Private investment in Iran's transportation infrastructures has grown 70% from the fiscal 20015-16 to reach 71 trillion rials ($1.9 billion) in the last Iranian year (ended March 20, 2017), a deputy minister of roads and urban development said.
According to Amir Amini, the figure stood at a low of 296 billion rials ($79.2 million) in the fiscal 2005-6. It followed a steady uptrend until March 2016, before the jump seen last year, the Ministry of Roads and Urban Development’s news portal reported.
Minister of Roads and Urban Development Abbas Akohundi said in February the Iranian private sector has invested 420 trillion rials ($11 billion) in Iran’s development projects since President Hassan Rouhani took office in 2013.
“This is a record high in terms of private sector participation,” he said.
The increasing investment owes for the most part to economic stability that prevailed after President Hassan Rouhani who took office in August 2013, which resulted from a series of actions initiated by the government, including the signing of a landmark deal with world powers to limit the scope of Iran's nuclear program in exchange for the removal of years of sanctions against the country.

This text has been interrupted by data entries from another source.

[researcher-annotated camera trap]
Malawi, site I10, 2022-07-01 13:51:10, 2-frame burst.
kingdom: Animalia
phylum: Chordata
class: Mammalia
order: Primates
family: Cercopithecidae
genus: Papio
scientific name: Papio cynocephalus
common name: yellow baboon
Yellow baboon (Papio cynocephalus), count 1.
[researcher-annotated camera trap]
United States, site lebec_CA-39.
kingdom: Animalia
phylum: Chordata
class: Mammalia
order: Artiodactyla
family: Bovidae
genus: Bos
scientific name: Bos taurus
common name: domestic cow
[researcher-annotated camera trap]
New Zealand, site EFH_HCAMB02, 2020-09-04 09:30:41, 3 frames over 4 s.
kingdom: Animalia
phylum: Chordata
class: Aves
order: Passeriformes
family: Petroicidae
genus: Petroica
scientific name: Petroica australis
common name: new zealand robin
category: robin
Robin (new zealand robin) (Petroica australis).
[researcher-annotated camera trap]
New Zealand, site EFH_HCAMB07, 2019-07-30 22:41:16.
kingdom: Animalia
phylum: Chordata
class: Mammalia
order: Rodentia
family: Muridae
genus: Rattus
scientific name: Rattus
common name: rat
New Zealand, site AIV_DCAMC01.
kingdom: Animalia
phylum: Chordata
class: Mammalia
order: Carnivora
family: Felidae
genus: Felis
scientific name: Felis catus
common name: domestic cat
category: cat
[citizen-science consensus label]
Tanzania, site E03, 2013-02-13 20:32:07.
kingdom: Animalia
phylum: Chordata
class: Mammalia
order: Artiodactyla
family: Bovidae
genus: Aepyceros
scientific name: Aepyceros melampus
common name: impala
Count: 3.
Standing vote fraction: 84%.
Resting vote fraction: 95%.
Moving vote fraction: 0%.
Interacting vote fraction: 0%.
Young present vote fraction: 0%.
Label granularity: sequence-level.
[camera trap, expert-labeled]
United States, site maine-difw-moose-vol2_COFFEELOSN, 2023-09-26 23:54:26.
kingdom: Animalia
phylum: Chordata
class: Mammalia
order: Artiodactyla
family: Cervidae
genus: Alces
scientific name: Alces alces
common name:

The deal, which was signed in July 2015, and its implementation the following year, brought confidence to investors both inside Iran and abroad.
In the domestic front, the government worked hard to discipline its monetary policies, which resulted in a sharp fall in the inflation rate. Moreover, the government managed to curtail fluctuations in the foreign exchange market.
“As of March 2013-14, we were able to record growth in investment by controlling the inflation rate,” Amini said.
Rouhani’s economic team halved the inflation rate one year into office, pulling it below 20% in September 2014 and then to around 15% in March 2015.
Iran’s inflation rate went below 10% for the rolling year ending June 20, 2016. This was the first time the country was experiencing single-digit inflation in about a quarter century. The inflation rate recorded a record low of 8.57% late fall.
"Transportation sector has been a top priority for the Rouhani government.
The government has spent 360 trillion rials ($9.6 billion) from August 2013-Mach 2017 to develop domestic transport infrastructures," Amini said, adding that it has yet to settle 105 trillion rials ($2.8 billion) in debt to contractors.
Akhoundi said the government is trying to “shift the paradigm” regarding the financing of projects by funding them through domestic and foreign private investment alongside Iran’s sovereign wealth fund, instead of relying on the state budget.
Statistics show the government only met 58%, 68% and 39% of its projected development spending during 2015-16, 2014-15 and 2013-14 respectively amid a sharp fall in government revenues obtained mostly through oil export, Iran’s main source of income.
The country has been facing a gap between income and spending since the price of crude fell sharply in 2014 from over $100 per barrel to a record low of under $30 in 2016.
Amini was quoted as saying back in March that the government had signed contracts worth 120 trillion rials ($3.2 billion) with private investors to develop freeways across the country.
“But to reach the objectives of Iran’s sixth five-year development plan (2017-22), we need 500 trillion rials of investment ($13.2 billion), of which 350 trillion rials ($9.2 billion) are expected to be invested by the private sector and 150 trillion ($4 billion) by the public sector,” he said.
According to the official, the government plans to encourage the private sector to fund 10% of its rail projects.
> $44b in FDI
Iran’s ongoing transport projects are plentiful. Banking on the effects of the nuclear deal, the government has been eying attraction of foreign investment into domestic infrastructures.
According to Akhoundi, the projects underway need 1.7 quadrillion rials ($44.4 billion) in capital.
"In the rail sector, Iran needs about 800 trillion rials ($21.3 billion) to complete 3,500 kilometers of its 22 under-construction rail projects," deputy minister of roads and urban development, Kheirollah Khademi, said.
At present, the government has prioritized rail connections between five provincial capitals. Earlier this month, a 267-km line between Tehran and Hamedan’s provincial capital came on stream.
Four other provincial capitals plan to join Iran’s rail network by the yearend, including Qazvin-Rasht, the so-called Gharb (West) project connecting the city of Arak in the central Markazi Province to Khosravi Border Crossing in the western Kermanshah Province bordering Iraq, Mahabad-Urmia and Mianeh-Bostanabad railroad projects.
Akhoundi has said the government will operate 1,800 kilometers of railroads by the end of the current Iranian year (March 20, 2018), of which more than 900 km pertain to double-tracking.